WHAT THE TASK ASKS
Reproduce the listing verbatim, starting at the line that contains "What is the length of the space between (x=304, y=170)" and stopping after the line that contains "4.33 meters". Give only those lines.

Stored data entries
»»
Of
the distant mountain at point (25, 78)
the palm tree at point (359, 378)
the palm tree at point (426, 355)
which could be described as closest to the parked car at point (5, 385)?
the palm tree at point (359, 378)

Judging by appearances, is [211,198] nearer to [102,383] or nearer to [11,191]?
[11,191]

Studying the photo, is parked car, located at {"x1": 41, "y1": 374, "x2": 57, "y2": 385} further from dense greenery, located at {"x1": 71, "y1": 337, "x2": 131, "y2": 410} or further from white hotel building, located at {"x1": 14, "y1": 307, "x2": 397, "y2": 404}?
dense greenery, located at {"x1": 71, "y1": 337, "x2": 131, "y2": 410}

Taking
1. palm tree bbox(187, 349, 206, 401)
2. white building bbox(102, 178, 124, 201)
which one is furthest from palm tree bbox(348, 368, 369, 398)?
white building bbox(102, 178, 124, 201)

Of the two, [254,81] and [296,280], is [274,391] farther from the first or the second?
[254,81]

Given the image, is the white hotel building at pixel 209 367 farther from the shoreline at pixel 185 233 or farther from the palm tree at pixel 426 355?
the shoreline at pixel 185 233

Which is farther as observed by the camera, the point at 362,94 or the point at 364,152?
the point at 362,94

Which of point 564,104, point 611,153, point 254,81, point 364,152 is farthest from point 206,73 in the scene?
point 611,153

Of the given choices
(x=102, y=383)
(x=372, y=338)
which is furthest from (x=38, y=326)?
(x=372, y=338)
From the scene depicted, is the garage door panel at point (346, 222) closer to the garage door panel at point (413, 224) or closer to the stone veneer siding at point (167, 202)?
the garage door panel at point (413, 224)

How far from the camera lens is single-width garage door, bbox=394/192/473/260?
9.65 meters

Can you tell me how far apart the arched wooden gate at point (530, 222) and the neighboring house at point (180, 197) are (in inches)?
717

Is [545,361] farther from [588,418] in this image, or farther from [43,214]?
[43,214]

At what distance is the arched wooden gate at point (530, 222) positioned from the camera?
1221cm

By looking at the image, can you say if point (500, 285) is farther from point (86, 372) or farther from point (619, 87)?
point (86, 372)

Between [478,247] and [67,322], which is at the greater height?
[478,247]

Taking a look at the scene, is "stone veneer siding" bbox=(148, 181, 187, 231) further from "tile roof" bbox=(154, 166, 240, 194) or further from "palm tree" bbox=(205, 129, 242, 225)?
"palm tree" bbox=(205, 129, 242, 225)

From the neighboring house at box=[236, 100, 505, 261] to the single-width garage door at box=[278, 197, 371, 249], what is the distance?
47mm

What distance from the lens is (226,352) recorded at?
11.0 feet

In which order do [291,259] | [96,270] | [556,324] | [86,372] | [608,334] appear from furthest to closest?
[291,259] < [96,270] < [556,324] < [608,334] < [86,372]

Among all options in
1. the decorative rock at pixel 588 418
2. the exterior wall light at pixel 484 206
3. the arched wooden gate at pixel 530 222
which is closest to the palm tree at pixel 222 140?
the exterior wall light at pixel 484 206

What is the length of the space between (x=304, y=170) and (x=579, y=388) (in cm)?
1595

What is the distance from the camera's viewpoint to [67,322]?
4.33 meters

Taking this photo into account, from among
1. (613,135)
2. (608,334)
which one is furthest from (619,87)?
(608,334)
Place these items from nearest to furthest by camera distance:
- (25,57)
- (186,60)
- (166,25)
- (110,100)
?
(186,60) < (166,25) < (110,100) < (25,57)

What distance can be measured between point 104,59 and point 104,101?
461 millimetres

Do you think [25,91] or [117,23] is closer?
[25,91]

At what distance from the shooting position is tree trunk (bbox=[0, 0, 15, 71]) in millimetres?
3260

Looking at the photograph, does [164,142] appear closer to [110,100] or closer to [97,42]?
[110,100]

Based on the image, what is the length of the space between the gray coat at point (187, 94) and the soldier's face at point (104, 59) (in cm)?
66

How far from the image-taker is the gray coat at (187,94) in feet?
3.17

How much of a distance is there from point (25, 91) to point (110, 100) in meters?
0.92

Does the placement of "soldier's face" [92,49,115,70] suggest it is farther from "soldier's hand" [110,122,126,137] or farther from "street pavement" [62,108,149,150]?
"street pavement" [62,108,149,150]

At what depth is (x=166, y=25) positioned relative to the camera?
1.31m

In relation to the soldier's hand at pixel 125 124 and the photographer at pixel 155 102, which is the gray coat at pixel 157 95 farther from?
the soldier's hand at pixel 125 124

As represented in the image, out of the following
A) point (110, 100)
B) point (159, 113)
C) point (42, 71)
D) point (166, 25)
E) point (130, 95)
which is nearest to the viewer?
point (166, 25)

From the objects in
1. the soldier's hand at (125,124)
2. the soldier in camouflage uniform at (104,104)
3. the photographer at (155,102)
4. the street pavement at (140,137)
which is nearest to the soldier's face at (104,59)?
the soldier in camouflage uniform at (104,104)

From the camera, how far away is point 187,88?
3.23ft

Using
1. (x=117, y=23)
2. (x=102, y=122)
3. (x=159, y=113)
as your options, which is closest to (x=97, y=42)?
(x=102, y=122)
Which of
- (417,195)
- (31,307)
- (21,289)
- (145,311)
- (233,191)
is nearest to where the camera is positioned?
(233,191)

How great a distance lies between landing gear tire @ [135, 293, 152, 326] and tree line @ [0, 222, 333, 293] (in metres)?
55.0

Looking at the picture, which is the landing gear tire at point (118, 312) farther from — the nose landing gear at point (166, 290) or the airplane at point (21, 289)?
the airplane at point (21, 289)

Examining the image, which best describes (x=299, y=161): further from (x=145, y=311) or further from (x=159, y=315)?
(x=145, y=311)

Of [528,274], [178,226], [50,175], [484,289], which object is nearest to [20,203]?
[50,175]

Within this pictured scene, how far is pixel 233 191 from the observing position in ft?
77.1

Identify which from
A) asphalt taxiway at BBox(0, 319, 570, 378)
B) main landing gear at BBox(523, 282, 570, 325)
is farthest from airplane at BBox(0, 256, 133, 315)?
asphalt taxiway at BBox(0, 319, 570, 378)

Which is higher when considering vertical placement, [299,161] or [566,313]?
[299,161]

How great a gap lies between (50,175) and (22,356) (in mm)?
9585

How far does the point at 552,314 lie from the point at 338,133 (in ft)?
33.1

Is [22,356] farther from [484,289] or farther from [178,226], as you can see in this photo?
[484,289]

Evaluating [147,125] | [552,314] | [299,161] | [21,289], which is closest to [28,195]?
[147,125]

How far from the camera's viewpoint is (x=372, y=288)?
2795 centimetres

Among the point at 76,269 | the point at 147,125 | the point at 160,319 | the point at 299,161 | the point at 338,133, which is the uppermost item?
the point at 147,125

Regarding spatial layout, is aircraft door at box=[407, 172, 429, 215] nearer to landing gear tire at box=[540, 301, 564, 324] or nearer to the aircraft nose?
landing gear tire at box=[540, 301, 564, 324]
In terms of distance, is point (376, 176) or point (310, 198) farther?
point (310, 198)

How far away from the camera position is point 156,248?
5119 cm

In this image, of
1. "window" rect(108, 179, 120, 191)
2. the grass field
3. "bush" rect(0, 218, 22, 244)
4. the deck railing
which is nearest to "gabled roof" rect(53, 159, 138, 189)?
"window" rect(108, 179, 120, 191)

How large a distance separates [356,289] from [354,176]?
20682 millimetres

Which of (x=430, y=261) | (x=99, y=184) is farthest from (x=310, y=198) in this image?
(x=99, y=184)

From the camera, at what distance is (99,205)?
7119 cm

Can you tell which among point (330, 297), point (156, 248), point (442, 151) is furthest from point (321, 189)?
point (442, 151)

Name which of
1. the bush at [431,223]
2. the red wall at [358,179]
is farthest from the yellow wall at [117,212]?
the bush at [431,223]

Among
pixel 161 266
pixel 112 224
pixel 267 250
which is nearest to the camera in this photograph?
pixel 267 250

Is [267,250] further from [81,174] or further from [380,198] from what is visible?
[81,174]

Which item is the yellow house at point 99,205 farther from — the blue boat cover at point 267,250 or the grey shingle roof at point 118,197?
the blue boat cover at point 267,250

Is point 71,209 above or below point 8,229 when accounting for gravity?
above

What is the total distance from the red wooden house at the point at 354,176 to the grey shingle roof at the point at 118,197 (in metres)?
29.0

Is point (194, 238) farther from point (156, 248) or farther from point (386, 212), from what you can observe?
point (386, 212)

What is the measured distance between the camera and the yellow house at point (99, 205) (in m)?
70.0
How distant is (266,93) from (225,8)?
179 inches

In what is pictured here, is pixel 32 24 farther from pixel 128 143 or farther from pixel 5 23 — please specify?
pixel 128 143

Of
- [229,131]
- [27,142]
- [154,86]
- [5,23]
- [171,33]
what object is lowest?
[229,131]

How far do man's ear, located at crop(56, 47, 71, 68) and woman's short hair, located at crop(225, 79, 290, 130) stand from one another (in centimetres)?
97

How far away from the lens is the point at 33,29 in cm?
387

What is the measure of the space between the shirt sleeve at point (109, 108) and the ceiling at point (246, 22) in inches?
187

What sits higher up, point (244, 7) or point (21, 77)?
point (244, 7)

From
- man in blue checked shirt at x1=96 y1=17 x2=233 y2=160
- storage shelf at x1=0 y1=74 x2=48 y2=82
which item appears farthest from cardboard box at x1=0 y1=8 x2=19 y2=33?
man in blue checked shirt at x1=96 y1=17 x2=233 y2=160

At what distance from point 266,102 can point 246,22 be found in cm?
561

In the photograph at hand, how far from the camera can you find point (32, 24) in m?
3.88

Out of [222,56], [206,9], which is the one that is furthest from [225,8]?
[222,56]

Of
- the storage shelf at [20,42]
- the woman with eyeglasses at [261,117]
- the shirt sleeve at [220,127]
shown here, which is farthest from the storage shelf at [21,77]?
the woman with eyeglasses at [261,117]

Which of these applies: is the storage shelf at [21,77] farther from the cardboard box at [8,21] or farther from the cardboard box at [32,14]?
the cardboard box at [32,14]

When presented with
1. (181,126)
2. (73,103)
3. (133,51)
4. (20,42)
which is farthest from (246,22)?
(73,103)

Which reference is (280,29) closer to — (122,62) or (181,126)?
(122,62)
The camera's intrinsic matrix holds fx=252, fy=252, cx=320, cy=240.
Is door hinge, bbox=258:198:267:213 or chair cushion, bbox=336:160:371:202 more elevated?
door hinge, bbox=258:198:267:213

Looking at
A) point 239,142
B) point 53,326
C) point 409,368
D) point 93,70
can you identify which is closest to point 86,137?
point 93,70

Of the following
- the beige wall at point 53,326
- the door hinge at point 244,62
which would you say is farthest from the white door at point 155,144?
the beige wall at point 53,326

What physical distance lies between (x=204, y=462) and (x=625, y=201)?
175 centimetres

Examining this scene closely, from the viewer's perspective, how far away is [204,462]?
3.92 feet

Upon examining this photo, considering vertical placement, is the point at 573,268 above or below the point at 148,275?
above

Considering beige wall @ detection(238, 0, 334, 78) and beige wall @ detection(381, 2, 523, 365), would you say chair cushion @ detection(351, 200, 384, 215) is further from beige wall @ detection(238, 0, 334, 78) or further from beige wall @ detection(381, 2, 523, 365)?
««
REPLY
What is the length of the space between (x=304, y=170) and (x=579, y=388) (in cm)?
1595

What is the distance from the camera's viewpoint to [67,322]?
4.33 meters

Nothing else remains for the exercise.